Условия задания.
a) Определите, согласуются ли с фрагментом статьи утверждения ниже, и для каждого ответьте «да» или «нет», дословно приведя решающие слова текста. (i) Бродский говорил, что все его стихи посвящены времени. (ii) В творчестве Бродского время соединяет в себе статичность и динамичность. (iii) Статья опубликована во втором выпуске журнала за 2018 год.
b) Перепишите без изменений часть фрагмента статьи, начав со слов «Художественный текст, лингвистический» и закончив словами «в потоке бытия.».
c) Назовите, что, согласно фрагменту статьи, по мнению И. Бродского, может противостоять времени.

Фрагмент страницы.
________________________

Время и слово в поэзии И. Бродского
Автор: Усовик Елена Григорьевна
Журнал: Вестник Тверского государственного университета. Серия: Филология @philology-tversu
Рубрика: Лингвистика
Статья в выпуске: 1, 2018 года.
Бесплатный доступ
Статья посвящена лингвистическому описанию одной из особенностей философско-эстетической системы И. Бродского. Центральной категорией анализа является Время, которое, в отличие от традиционного представления о слиянии в нем статичности и динамичности, в творчестве поэта характеризуется только динамикой, выступая как непреодолимая, разрушительная сила мира и человека. Единственное, по мнению И. Бродского, что может противостоять ей, – это Язык, Слово.
Художественный текст, лингвистический анализ текста, языковая личность автора, категория времени
Короткий адрес: https://sciup.org/146278411
IDR: 146278411
Текст научной статьи Время и слово в поэзии И. Бродского
В каждой культуре модель мира строится на взаимосвязи универсальных понятий, в числе которых и время. Не является исключением и конструируемый в художественном произведении образ мира: время здесь является центральной категорией, опосредованной авторским восприятием действительности, то есть художественное время – это всегда чье-то время. Рассмотрение данного феномена ценно тем, что позволяет расширить границы осознания человеком себя в потоке бытия.
В этом смысле показательно творчество И. Бродского, которое характеризуется метафизичностью мировосприятия и поэтики, и одной из таких метафизических категорий у него выступает время. «Все мои стихи, более-менее, об одной и той же вещи: о времени», – говорил Бродский [1, c. 11]. В творчестве поэта оно непосредственно связано с человеком и пространством, что необходимо подводит к философской трактовке триады «время – пространство – человек» в аспекте соотношения статики и динамики. По слову другого поэта, «Годы и столетия – вот что служит человеку местностью, страной, пространством. Он – обитатель времени» [3, с. 292].

________________________

Извлечённые материалы.
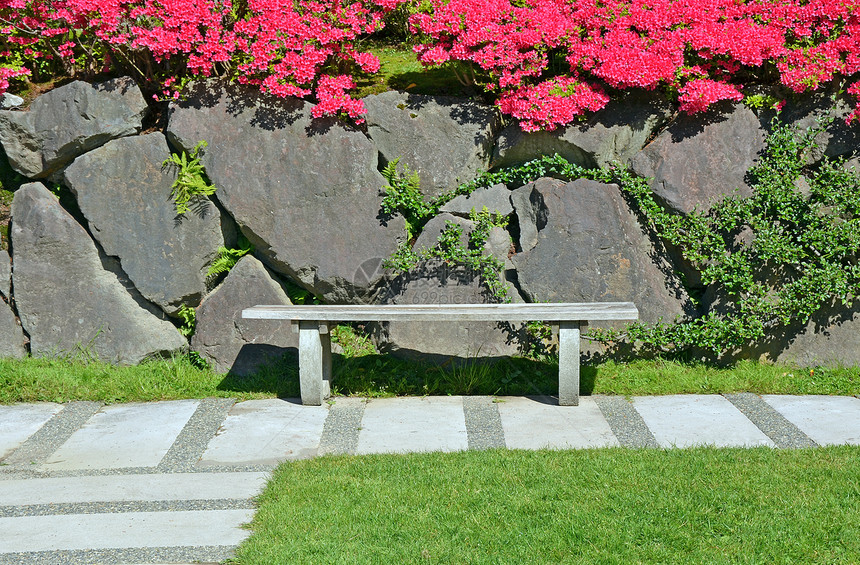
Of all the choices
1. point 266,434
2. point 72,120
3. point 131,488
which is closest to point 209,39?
point 72,120

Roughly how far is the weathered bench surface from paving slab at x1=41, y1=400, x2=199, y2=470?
84 centimetres

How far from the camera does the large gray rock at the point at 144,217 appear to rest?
6129 millimetres

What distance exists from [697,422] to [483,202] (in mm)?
2310

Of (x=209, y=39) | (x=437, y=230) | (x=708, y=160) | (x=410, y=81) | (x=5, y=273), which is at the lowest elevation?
(x=5, y=273)

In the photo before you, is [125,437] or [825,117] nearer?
[125,437]

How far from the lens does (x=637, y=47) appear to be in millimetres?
5930

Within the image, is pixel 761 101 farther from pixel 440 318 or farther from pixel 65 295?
pixel 65 295

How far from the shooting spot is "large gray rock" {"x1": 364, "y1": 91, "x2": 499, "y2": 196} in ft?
20.4

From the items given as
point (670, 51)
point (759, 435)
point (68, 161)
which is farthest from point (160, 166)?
point (759, 435)

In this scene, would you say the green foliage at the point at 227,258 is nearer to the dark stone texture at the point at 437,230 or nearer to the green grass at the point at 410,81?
the dark stone texture at the point at 437,230

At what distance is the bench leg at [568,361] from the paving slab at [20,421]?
3.33 m

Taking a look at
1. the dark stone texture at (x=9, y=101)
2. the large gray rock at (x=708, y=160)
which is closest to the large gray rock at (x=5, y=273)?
the dark stone texture at (x=9, y=101)

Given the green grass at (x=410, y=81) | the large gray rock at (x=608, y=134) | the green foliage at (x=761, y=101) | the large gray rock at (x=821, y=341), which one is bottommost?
the large gray rock at (x=821, y=341)

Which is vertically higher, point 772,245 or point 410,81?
point 410,81
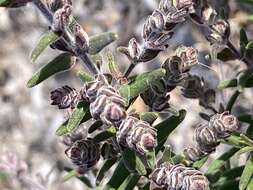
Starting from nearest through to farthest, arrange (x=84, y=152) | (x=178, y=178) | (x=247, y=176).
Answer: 1. (x=178, y=178)
2. (x=84, y=152)
3. (x=247, y=176)

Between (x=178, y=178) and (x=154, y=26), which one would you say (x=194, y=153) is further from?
(x=154, y=26)

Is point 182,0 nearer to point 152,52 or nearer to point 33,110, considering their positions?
point 152,52

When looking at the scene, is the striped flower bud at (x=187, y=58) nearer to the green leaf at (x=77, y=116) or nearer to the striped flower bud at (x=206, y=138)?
the striped flower bud at (x=206, y=138)

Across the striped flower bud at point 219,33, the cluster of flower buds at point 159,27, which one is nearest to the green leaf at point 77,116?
the cluster of flower buds at point 159,27

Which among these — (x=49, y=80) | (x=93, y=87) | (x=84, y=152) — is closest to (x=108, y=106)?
(x=93, y=87)

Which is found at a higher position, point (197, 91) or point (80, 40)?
point (80, 40)

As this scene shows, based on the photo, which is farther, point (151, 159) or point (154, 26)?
point (151, 159)

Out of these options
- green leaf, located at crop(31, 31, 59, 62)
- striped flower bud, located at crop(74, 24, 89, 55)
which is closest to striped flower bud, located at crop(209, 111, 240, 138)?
striped flower bud, located at crop(74, 24, 89, 55)
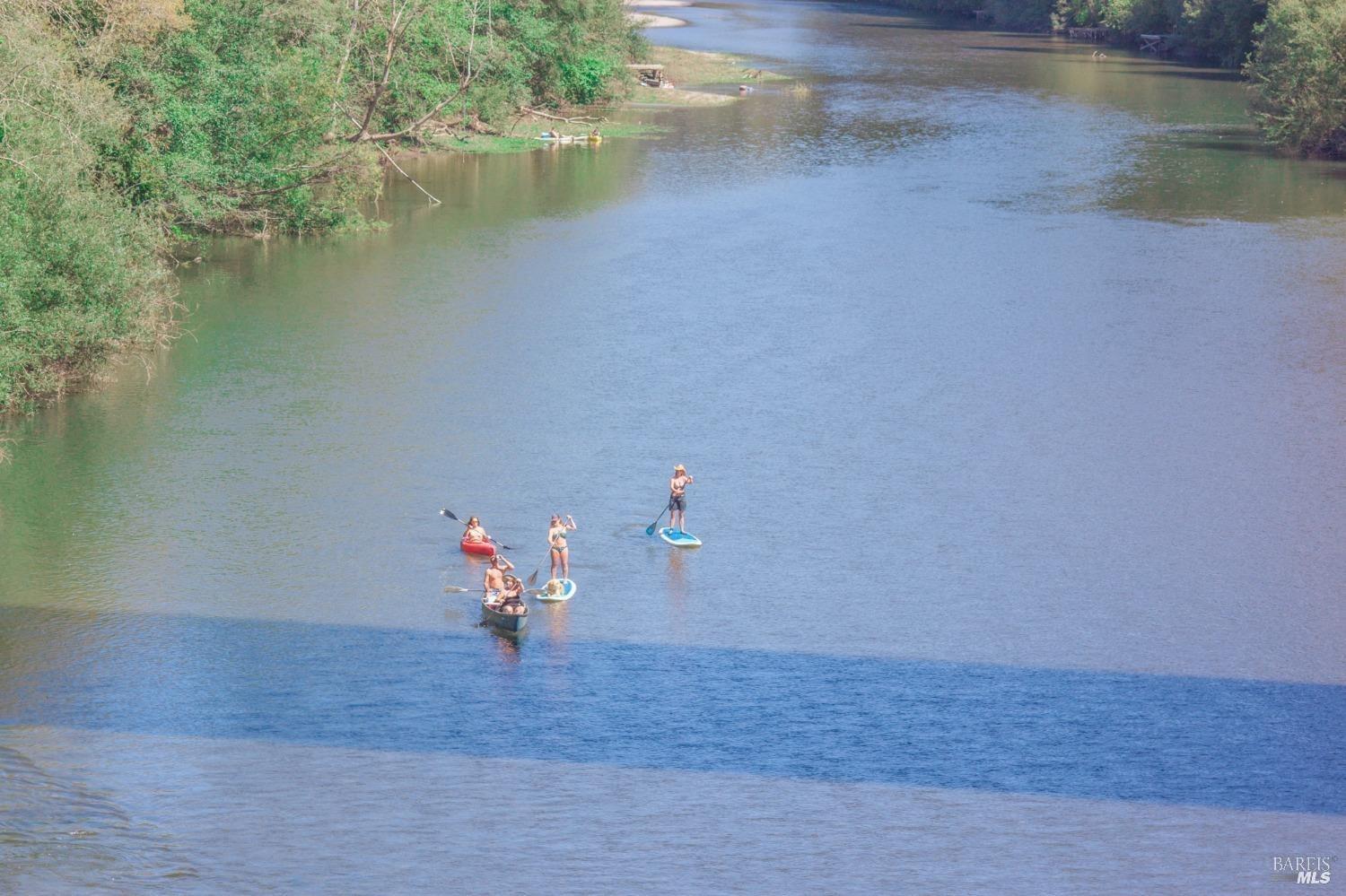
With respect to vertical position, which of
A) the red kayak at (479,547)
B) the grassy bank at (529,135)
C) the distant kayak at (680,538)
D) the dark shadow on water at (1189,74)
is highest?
the dark shadow on water at (1189,74)

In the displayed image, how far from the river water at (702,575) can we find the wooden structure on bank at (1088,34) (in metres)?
74.1

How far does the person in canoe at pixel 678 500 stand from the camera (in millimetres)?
25109

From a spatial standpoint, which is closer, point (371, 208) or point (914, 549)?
point (914, 549)

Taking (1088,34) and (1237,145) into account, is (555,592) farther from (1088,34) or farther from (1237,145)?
(1088,34)

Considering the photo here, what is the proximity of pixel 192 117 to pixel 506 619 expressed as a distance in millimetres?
26529

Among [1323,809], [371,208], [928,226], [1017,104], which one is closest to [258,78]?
[371,208]

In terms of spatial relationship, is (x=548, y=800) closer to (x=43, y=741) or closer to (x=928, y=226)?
(x=43, y=741)

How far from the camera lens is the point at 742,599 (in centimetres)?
2370

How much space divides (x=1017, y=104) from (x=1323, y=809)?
67872 millimetres

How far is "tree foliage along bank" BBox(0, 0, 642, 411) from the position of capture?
3028 centimetres

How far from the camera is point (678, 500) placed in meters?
25.2

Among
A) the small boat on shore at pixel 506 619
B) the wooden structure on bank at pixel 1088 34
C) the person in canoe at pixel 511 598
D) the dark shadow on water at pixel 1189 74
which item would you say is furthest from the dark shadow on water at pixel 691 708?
the wooden structure on bank at pixel 1088 34

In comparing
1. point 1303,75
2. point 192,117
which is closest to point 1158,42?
point 1303,75

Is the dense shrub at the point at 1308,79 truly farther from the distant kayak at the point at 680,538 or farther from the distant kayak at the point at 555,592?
the distant kayak at the point at 555,592
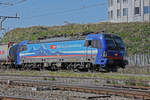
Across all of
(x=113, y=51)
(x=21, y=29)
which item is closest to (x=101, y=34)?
(x=113, y=51)

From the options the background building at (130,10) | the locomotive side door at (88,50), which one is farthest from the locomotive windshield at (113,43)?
the background building at (130,10)

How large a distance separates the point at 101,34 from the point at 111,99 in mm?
14230

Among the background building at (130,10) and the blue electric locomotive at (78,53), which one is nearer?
the blue electric locomotive at (78,53)

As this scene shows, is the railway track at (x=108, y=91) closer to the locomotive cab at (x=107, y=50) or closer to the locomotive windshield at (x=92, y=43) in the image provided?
the locomotive cab at (x=107, y=50)

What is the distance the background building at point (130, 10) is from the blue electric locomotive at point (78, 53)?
3255 centimetres

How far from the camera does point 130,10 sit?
204ft

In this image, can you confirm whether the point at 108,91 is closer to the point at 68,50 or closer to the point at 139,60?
the point at 68,50

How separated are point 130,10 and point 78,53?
1461 inches

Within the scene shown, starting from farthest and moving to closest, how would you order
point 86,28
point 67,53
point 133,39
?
point 86,28
point 133,39
point 67,53

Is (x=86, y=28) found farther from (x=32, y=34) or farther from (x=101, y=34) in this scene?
(x=101, y=34)

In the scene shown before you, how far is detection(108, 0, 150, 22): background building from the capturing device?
60.6 metres

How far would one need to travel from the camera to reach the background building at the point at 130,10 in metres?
60.6

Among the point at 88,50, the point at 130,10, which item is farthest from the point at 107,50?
the point at 130,10

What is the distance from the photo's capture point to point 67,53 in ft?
95.2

________________________

Готовые ответы.
a)
(i) Да: «Все мои стихи, более-менее, об одной и той же вещи: о времени».
(ii) Нет: «в творчестве поэта характеризуется только динамикой».
(iii) Нет: «Статья в выпуске: 1, 2018 года».

b)
Художественный текст, лингвистический анализ текста, языковая личность автора, категория времени
Короткий адрес: https://sciup.org/146278411
IDR: 146278411
Текст научной статьи Время и слово в поэзии И. Бродского
В каждой культуре модель мира строится на взаимосвязи универсальных понятий, в числе которых и время. Не является исключением и конструируемый в художественном произведении образ мира: время здесь является центральной категорией, опосредованной авторским восприятием действительности, то есть художественное время – это всегда чье-то время. Рассмотрение данного феномена ценно тем, что позволяет расширить границы осознания человеком себя в потоке бытия.

c) Язык, Слово.